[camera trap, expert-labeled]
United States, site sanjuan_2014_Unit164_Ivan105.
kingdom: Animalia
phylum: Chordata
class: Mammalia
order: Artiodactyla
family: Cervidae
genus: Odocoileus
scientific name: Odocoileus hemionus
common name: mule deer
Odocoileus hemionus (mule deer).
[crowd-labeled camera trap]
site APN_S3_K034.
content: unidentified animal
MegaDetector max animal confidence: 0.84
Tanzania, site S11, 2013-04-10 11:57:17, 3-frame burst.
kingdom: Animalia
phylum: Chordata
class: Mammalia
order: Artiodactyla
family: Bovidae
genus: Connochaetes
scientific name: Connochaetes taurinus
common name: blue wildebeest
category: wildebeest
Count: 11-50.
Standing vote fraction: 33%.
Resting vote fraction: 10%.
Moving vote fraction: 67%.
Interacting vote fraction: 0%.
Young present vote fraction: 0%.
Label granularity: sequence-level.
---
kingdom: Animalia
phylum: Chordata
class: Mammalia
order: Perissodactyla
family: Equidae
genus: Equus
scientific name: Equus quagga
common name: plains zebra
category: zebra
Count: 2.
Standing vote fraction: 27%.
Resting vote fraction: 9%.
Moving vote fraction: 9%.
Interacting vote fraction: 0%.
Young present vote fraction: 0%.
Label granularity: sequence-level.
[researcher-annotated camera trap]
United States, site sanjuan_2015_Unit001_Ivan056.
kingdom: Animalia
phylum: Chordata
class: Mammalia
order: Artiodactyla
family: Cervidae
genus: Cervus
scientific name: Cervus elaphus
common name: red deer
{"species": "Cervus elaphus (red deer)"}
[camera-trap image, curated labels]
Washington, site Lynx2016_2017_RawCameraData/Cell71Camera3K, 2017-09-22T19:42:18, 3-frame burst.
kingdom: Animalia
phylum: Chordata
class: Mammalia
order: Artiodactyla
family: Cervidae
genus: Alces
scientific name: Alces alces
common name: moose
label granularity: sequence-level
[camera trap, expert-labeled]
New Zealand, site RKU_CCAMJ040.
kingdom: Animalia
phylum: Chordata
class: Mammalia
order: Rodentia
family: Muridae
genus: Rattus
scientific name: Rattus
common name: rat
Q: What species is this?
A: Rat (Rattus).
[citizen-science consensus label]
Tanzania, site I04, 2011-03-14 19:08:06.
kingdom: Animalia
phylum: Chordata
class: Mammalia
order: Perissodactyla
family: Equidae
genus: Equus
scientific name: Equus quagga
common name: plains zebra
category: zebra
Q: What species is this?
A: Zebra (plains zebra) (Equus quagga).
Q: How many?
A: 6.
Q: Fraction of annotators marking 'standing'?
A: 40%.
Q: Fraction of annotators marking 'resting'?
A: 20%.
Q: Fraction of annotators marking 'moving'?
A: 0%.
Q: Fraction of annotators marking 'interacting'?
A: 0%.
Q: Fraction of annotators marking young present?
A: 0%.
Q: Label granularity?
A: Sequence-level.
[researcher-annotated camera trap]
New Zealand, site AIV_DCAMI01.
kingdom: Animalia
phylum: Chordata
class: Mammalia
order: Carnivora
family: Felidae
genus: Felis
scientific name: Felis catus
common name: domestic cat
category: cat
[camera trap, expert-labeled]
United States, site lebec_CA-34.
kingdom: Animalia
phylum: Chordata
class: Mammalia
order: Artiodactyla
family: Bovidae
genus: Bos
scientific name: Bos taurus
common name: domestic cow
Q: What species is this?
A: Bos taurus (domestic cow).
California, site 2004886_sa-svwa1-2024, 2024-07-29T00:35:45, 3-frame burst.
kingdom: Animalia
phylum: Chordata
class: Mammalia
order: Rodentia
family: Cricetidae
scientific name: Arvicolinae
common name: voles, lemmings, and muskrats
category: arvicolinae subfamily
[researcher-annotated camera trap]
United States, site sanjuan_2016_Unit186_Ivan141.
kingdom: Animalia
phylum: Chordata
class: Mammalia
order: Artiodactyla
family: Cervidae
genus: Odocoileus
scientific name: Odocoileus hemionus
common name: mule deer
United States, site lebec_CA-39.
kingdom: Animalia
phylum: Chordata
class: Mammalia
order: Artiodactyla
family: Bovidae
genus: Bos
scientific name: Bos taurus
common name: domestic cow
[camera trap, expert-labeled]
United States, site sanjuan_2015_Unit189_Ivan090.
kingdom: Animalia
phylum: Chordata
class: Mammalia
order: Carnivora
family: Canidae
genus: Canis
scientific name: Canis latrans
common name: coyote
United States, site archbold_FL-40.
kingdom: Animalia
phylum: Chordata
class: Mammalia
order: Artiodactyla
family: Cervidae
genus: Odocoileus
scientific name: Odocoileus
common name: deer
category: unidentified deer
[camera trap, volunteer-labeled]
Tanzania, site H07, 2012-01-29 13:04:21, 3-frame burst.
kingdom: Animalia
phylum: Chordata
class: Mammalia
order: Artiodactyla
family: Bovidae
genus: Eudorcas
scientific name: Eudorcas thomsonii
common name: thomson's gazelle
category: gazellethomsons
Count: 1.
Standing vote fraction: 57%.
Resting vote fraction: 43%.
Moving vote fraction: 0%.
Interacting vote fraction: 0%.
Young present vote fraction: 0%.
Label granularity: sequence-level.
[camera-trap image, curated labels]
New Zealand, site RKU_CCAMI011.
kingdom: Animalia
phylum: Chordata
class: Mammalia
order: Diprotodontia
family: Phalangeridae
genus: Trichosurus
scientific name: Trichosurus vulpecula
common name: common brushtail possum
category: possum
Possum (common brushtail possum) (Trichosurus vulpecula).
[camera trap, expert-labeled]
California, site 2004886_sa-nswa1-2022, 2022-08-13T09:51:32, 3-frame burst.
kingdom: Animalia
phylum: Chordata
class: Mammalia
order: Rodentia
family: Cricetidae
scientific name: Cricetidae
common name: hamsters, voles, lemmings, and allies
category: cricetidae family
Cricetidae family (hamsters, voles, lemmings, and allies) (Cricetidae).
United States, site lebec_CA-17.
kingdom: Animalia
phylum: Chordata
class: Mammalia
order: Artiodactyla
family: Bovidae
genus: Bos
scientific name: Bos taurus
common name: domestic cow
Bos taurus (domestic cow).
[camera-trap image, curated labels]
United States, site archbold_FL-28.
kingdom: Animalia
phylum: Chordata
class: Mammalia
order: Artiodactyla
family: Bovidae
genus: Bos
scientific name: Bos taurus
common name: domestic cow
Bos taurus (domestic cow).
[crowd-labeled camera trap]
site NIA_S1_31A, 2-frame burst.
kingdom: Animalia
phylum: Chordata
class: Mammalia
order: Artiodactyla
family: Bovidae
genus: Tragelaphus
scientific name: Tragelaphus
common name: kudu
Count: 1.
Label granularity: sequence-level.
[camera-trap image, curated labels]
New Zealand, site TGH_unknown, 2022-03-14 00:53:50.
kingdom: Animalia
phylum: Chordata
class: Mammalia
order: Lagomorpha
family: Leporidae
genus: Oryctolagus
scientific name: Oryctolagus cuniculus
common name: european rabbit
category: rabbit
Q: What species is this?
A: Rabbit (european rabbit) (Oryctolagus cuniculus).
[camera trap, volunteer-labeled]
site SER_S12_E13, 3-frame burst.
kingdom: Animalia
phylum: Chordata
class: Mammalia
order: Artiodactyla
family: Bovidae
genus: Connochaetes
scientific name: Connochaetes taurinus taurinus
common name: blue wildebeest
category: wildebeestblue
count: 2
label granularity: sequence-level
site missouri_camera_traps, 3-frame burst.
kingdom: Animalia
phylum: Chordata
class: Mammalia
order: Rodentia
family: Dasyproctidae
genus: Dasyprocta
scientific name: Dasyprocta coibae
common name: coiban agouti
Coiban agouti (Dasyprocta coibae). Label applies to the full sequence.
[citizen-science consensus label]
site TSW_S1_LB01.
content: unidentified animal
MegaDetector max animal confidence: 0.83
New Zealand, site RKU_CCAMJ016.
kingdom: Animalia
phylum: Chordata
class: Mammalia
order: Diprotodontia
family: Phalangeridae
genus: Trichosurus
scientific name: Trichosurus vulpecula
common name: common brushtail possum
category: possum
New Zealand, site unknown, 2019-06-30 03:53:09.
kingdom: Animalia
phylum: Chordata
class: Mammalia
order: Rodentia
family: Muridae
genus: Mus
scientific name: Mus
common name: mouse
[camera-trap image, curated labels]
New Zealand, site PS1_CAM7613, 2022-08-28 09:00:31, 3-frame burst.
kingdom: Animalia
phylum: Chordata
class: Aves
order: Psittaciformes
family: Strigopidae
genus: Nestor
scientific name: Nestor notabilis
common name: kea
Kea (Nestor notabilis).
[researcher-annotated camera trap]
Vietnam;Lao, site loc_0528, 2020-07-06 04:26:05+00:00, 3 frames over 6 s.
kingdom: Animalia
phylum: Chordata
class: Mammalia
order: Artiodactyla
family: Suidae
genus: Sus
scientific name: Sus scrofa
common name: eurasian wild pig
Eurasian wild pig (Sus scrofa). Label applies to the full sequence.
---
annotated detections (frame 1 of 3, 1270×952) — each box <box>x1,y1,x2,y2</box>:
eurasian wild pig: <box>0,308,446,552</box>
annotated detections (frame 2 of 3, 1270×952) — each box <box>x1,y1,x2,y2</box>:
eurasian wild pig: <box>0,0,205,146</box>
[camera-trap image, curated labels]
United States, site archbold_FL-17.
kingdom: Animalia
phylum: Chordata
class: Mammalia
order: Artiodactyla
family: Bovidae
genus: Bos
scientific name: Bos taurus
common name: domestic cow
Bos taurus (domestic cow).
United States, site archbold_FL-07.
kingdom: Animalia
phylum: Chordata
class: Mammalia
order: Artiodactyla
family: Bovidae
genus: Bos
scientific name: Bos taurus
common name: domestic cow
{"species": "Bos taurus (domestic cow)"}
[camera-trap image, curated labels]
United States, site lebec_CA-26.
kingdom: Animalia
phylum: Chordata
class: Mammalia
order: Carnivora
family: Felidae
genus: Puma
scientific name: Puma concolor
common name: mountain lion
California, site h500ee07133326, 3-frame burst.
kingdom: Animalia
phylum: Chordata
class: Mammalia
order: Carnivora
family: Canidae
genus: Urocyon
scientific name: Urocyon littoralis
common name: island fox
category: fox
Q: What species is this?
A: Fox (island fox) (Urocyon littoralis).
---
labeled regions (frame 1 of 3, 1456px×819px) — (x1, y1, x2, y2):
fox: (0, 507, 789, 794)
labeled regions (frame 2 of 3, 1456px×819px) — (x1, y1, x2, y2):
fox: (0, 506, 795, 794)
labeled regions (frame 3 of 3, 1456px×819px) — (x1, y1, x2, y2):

━━━━━━━━━━━━━━━━━━━━

## What to produce
Copy the lines from the one with "scientific name: Urocyon littoralis" through the last line of the material above, exactly as they are and with no others.

## Your response
scientific name: Urocyon littoralis
common name: island fox
category: fox
Q: What species is this?
A: Fox (island fox) (Urocyon littoralis).
---
labeled regions (frame 1 of 3, 1456px×819px) — (x1, y1, x2, y2):
fox: (0, 507, 789, 794)
labeled regions (frame 2 of 3, 1456px×819px) — (x1, y1, x2, y2):
fox: (0, 506, 795, 794)
labeled regions (frame 3 of 3, 1456px×819px) — (x1, y1, x2, y2):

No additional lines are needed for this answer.